# 原始材料
────────────────

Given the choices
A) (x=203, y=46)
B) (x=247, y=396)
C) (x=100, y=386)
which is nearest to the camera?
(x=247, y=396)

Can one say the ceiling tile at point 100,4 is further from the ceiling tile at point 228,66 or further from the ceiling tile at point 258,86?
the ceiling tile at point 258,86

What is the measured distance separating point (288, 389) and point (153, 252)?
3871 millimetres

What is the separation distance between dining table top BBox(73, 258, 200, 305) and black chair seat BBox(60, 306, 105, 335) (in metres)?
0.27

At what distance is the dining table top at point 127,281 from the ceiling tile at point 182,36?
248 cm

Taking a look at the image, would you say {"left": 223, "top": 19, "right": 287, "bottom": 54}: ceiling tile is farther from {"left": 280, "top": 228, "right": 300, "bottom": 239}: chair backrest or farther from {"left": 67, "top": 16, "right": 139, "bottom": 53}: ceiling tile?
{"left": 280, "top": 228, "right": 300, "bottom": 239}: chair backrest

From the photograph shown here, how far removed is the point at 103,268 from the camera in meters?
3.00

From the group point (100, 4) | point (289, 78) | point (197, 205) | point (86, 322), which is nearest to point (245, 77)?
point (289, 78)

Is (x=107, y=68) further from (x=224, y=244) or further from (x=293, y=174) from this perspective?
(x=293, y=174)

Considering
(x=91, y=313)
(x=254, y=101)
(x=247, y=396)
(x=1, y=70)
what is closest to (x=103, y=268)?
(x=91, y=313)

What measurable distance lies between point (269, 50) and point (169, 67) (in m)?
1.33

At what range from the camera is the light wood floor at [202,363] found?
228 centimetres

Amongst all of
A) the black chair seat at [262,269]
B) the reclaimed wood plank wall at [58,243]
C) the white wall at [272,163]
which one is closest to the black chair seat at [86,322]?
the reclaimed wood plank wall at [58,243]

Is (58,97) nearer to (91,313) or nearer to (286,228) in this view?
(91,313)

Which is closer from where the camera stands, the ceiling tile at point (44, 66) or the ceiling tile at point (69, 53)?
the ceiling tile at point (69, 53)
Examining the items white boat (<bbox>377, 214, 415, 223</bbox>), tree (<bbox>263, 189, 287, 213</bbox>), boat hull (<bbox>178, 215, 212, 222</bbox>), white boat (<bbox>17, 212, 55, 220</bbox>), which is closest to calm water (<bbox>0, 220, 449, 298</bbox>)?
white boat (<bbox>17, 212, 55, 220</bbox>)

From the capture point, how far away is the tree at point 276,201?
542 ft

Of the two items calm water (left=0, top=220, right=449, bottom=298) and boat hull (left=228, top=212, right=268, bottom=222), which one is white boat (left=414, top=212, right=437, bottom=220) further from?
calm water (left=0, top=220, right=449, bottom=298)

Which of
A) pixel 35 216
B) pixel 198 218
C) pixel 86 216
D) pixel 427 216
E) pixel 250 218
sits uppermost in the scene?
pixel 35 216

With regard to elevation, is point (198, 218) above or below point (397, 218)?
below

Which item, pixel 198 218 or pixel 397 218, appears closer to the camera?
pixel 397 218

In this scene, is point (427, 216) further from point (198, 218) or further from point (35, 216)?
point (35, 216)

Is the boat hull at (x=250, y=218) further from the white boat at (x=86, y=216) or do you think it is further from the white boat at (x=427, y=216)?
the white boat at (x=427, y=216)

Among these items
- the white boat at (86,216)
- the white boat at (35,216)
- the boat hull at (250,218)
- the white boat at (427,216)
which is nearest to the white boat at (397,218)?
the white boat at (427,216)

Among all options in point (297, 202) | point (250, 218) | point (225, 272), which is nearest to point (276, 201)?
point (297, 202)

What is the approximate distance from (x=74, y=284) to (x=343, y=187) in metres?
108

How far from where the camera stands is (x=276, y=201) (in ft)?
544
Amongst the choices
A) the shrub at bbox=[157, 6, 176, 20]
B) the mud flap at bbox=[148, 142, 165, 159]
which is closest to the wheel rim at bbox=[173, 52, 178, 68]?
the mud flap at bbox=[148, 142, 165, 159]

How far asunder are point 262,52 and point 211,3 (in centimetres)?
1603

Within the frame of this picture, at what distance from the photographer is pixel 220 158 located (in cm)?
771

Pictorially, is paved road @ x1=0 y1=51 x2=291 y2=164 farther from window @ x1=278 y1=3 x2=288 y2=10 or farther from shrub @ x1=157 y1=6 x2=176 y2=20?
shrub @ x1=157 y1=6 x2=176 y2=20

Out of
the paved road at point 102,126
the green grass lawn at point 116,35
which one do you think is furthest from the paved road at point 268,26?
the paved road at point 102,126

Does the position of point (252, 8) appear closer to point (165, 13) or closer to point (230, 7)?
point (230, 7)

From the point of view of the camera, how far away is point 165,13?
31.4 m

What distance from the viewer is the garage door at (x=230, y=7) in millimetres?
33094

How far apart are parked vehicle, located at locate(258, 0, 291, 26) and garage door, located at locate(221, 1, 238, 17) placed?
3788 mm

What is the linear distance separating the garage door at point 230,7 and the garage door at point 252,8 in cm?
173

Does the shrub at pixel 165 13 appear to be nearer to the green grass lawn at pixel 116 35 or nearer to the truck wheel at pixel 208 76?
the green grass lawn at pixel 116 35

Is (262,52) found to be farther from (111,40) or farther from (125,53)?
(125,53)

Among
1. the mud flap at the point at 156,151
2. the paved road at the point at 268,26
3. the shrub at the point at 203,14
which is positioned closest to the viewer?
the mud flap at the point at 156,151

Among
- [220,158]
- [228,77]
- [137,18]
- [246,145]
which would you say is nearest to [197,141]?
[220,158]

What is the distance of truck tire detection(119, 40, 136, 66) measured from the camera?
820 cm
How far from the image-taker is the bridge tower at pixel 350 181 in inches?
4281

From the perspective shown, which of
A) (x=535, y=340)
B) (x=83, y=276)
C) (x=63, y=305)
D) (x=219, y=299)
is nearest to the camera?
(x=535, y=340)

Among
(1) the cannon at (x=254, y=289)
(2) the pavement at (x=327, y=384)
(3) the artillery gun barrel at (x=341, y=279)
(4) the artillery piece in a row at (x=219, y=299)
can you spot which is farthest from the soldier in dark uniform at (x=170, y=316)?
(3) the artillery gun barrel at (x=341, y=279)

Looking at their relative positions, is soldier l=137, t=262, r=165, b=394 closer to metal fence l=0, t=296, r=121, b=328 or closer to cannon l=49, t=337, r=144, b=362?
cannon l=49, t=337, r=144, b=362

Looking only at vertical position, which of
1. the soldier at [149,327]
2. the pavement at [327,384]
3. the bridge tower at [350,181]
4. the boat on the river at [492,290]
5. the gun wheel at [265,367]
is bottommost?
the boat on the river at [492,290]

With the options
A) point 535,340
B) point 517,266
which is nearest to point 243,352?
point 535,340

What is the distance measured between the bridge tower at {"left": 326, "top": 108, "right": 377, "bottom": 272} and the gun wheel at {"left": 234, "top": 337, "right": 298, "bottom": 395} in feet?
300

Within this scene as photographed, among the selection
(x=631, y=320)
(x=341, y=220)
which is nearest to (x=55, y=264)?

────────────────

# 任务要求
请原样返回上面的全部材料，逐行照抄，不做任何改动。

# 以下输出
Given the choices
A) (x=203, y=46)
B) (x=247, y=396)
C) (x=100, y=386)
which is nearest to the camera?
(x=247, y=396)

Can one say the ceiling tile at point 100,4 is further from the ceiling tile at point 228,66 or further from the ceiling tile at point 258,86?
the ceiling tile at point 258,86

What is the measured distance separating point (288, 389) and point (153, 252)?
3871 millimetres

What is the separation distance between dining table top BBox(73, 258, 200, 305) and black chair seat BBox(60, 306, 105, 335) (in metres)?
0.27

At what distance is the dining table top at point 127,281 from the ceiling tile at point 182,36?
248 cm

Taking a look at the image, would you say {"left": 223, "top": 19, "right": 287, "bottom": 54}: ceiling tile is farther from {"left": 280, "top": 228, "right": 300, "bottom": 239}: chair backrest or farther from {"left": 67, "top": 16, "right": 139, "bottom": 53}: ceiling tile?
{"left": 280, "top": 228, "right": 300, "bottom": 239}: chair backrest

From the photograph shown here, how far removed is the point at 103,268 from the camera in meters?
3.00

From the group point (100, 4) | point (289, 78) | point (197, 205) | point (86, 322), which is nearest to point (245, 77)?
point (289, 78)

Is (x=107, y=68) further from (x=224, y=244) or further from (x=293, y=174) from this perspective?
(x=293, y=174)

Considering
(x=91, y=313)
(x=254, y=101)
(x=247, y=396)
(x=1, y=70)
what is closest to (x=103, y=268)?
(x=91, y=313)

What measurable distance lies between point (269, 50) and point (169, 67) (in m)?
1.33

At what range from the camera is the light wood floor at [202,363] found?
228 centimetres

Amongst all of
A) the black chair seat at [262,269]
B) the reclaimed wood plank wall at [58,243]
C) the white wall at [272,163]
which one is closest to the black chair seat at [86,322]?
the reclaimed wood plank wall at [58,243]

Is (58,97) nearer to (91,313) or nearer to (286,228) in this view?
(91,313)

Which is closer from where the camera stands, the ceiling tile at point (44, 66) or the ceiling tile at point (69, 53)?
the ceiling tile at point (69, 53)
Examining the items white boat (<bbox>377, 214, 415, 223</bbox>), tree (<bbox>263, 189, 287, 213</bbox>), boat hull (<bbox>178, 215, 212, 222</bbox>), white boat (<bbox>17, 212, 55, 220</bbox>), which is closest to calm water (<bbox>0, 220, 449, 298</bbox>)?
white boat (<bbox>17, 212, 55, 220</bbox>)

From the capture point, how far away is the tree at point 276,201?
542 ft

Of the two items calm water (left=0, top=220, right=449, bottom=298) and boat hull (left=228, top=212, right=268, bottom=222), which one is white boat (left=414, top=212, right=437, bottom=220) further from?
calm water (left=0, top=220, right=449, bottom=298)

Which of
A) pixel 35 216
B) pixel 198 218
C) pixel 86 216
D) pixel 427 216
E) pixel 250 218
sits uppermost in the scene?
pixel 35 216

With regard to elevation, is point (198, 218) above or below point (397, 218)?
below

Which item, pixel 198 218 or pixel 397 218, appears closer to the camera?
pixel 397 218

In this scene, is point (427, 216) further from point (198, 218) or further from point (35, 216)?
point (35, 216)

Is the boat hull at (x=250, y=218) further from the white boat at (x=86, y=216) or do you think it is further from the white boat at (x=427, y=216)?
the white boat at (x=427, y=216)

Among these items
- the white boat at (86,216)
- the white boat at (35,216)
- the boat hull at (250,218)
- the white boat at (427,216)
which is nearest to the white boat at (397,218)?
the white boat at (427,216)

Among all options in point (297, 202) | point (250, 218) | point (225, 272), which is nearest to point (276, 201)?
point (297, 202)

What is the approximate distance from (x=74, y=284) to (x=343, y=187) in metres?
108

How far from where the camera stands is (x=276, y=201) (in ft)?
544
Amongst the choices
A) the shrub at bbox=[157, 6, 176, 20]
B) the mud flap at bbox=[148, 142, 165, 159]
which is closest to the wheel rim at bbox=[173, 52, 178, 68]?
the mud flap at bbox=[148, 142, 165, 159]

How far asunder are point 262,52 and point 211,3 (in centimetres)?
1603

Within the frame of this picture, at what distance from the photographer is pixel 220 158 located (in cm)?
771

Pictorially, is paved road @ x1=0 y1=51 x2=291 y2=164 farther from window @ x1=278 y1=3 x2=288 y2=10 or farther from shrub @ x1=157 y1=6 x2=176 y2=20?
shrub @ x1=157 y1=6 x2=176 y2=20

Out of
the paved road at point 102,126
the green grass lawn at point 116,35
which one do you think is furthest from the paved road at point 268,26?
the paved road at point 102,126

Does the position of point (252, 8) appear closer to point (165, 13) or closer to point (230, 7)?
point (230, 7)

From the point of view of the camera, how far away is point 165,13?
31.4 m

What distance from the viewer is the garage door at (x=230, y=7) in millimetres?
33094

How far apart are parked vehicle, located at locate(258, 0, 291, 26) and garage door, located at locate(221, 1, 238, 17) placed?
3788 mm

What is the linear distance separating the garage door at point 230,7 and the garage door at point 252,8 in cm?
173

Does the shrub at pixel 165 13 appear to be nearer to the green grass lawn at pixel 116 35 or nearer to the truck wheel at pixel 208 76?
the green grass lawn at pixel 116 35

Is (262,52) found to be farther from (111,40) or farther from (125,53)?
(125,53)

Among
1. the mud flap at the point at 156,151
2. the paved road at the point at 268,26
3. the shrub at the point at 203,14
which is positioned closest to the viewer?
the mud flap at the point at 156,151

Among
- [220,158]
- [228,77]
- [137,18]
- [246,145]
which would you say is nearest to [197,141]?
[220,158]

What is the distance of truck tire detection(119, 40, 136, 66) measured from the camera?
820 cm
How far from the image-taker is the bridge tower at pixel 350 181 in inches?
4281

From the perspective shown, which of
A) (x=535, y=340)
B) (x=83, y=276)
C) (x=63, y=305)
D) (x=219, y=299)
is nearest to the camera?
(x=535, y=340)

Among
(1) the cannon at (x=254, y=289)
(2) the pavement at (x=327, y=384)
(3) the artillery gun barrel at (x=341, y=279)
(4) the artillery piece in a row at (x=219, y=299)
can you spot which is farthest from the soldier in dark uniform at (x=170, y=316)?
(3) the artillery gun barrel at (x=341, y=279)

Looking at their relative positions, is soldier l=137, t=262, r=165, b=394 closer to metal fence l=0, t=296, r=121, b=328 or closer to cannon l=49, t=337, r=144, b=362?
cannon l=49, t=337, r=144, b=362

Looking only at vertical position, which of
1. the soldier at [149,327]
2. the pavement at [327,384]
3. the bridge tower at [350,181]
4. the boat on the river at [492,290]
5. the gun wheel at [265,367]
is bottommost?
the boat on the river at [492,290]

With the options
A) point 535,340
B) point 517,266
which is nearest to point 243,352?
point 535,340

What is the distance measured between the bridge tower at {"left": 326, "top": 108, "right": 377, "bottom": 272} and the gun wheel at {"left": 234, "top": 337, "right": 298, "bottom": 395} in feet?
300

Within this scene as photographed, among the selection
(x=631, y=320)
(x=341, y=220)
which is nearest to (x=55, y=264)?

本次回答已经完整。